Merge two datasets and create new rows that match

I have two datasets that I would like to join using R -

Dataset 1

ID Name Date Price 1 A 2011 $100 2 B 2012 $200 3 C 2013 $300 

Dataset 2

  ID Date Price 1 2012 $100 1 2013 $200 3 2014 $300 

Using left-join() in dplyr by ID, I would end up with this

  ID Name Date.x Price.x Date.y Price.y 1 A 2011 $100 2012 $100 1 A 2011 $100 2013 $200 2 B 2012 $200 3 C 2013 $300 2014 $300 

What I would like to have as a final product is

  ID Name Date Price 1 A 2011 $100 1 A 2012 $100 1 A 2013 $200 2 B 2012 $200 3 C 2013 $300 3 C 2014 $300 

those. instead of merging with an existing row, I would like to create a new row when a match is found and duplicate existing information that will not change (ID and name), and if necessary, change the "Date and price" column. Any ideas on an effective way to do this on a large set data?

+6
source share
7 answers

You asked about the efficient way, so I will introduce data.table:

 library(data.table) setDT(DF1) setDT(DF2) # structure your data so ID attributes are only in an ID table idDT = DF1[, .(ID, Name)] DF1[, Name := NULL] # stack data DT = rbind(DF1, DF2) # grab ID attributes if you really need them DT[idDT, on="ID", Name := i.Name] 

which gives

  ID Date Price Name 1: 1 2011 $100 A 2: 2 2012 $200 B 3: 3 2013 $300 C 4: 1 2012 $100 A 5: 1 2013 $200 A 6: 3 2014 $300 C 

rbind for data.tables is pretty fast. I would not expect efficiency to be a big problem if just two tables are linked.
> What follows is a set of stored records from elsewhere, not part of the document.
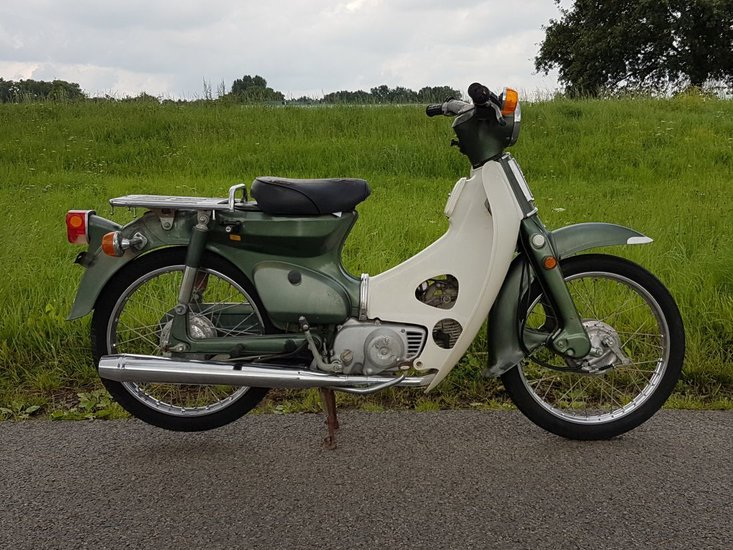 Honda-C70-Japans-(18)-groen,-Mooi,-14134-km,-met-kenteken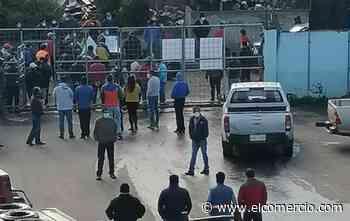 Trabajadores de la prefectura y de pacientes crónicos protestaron en Guaranda - El Comercio (Ecuador)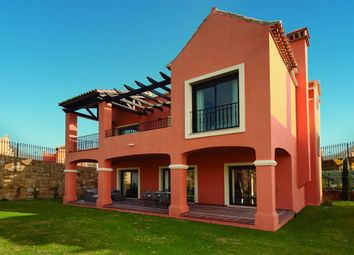 Thumbnail 4 bed villa for sale in Estepona, Estepona, Málaga, Andalusia, Spain
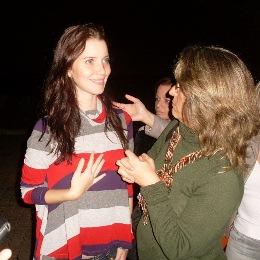 Ana entrevistando a atriz da Globo, Nathalia Dill
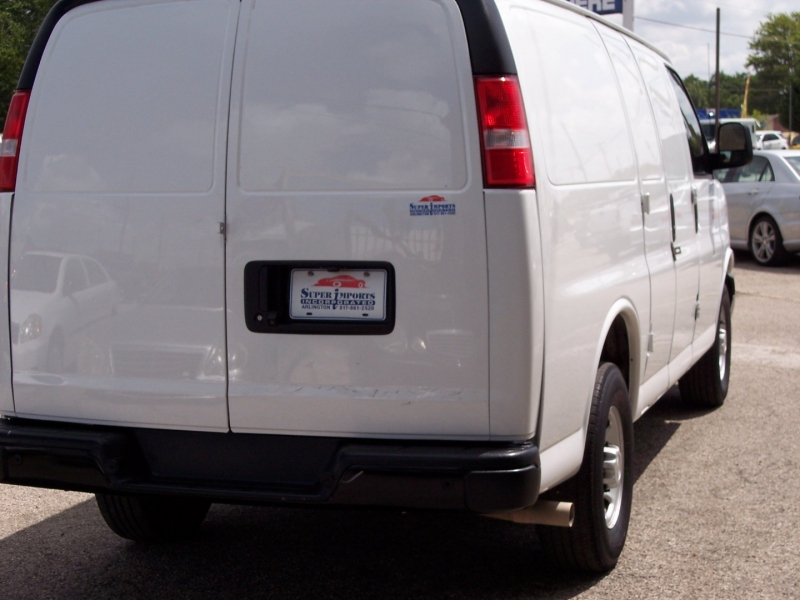 Chevrolet Express Cargo Van 2019 price $24,550 Cash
As for unscrewing the ID attribute, Name, it follows the recommendations of the author of the dplyr package, which refers to it as making the data neat .

+6
source

This is a small change to @Frank's answer. The main problem is that your second table does not have a Name column. This can be obtained quite efficiently using the data.table update on connection.

 require(data.table) dt2[dt1, Name := i.Name, on = "ID"] # by reference, no need to assign the result back 

Now that there is a Name column, we can just rbind get the result.

 ans = rbind(dt1, if (anyNA(dt2$Name)) na.omit(dt2, by="Name") else dt2) 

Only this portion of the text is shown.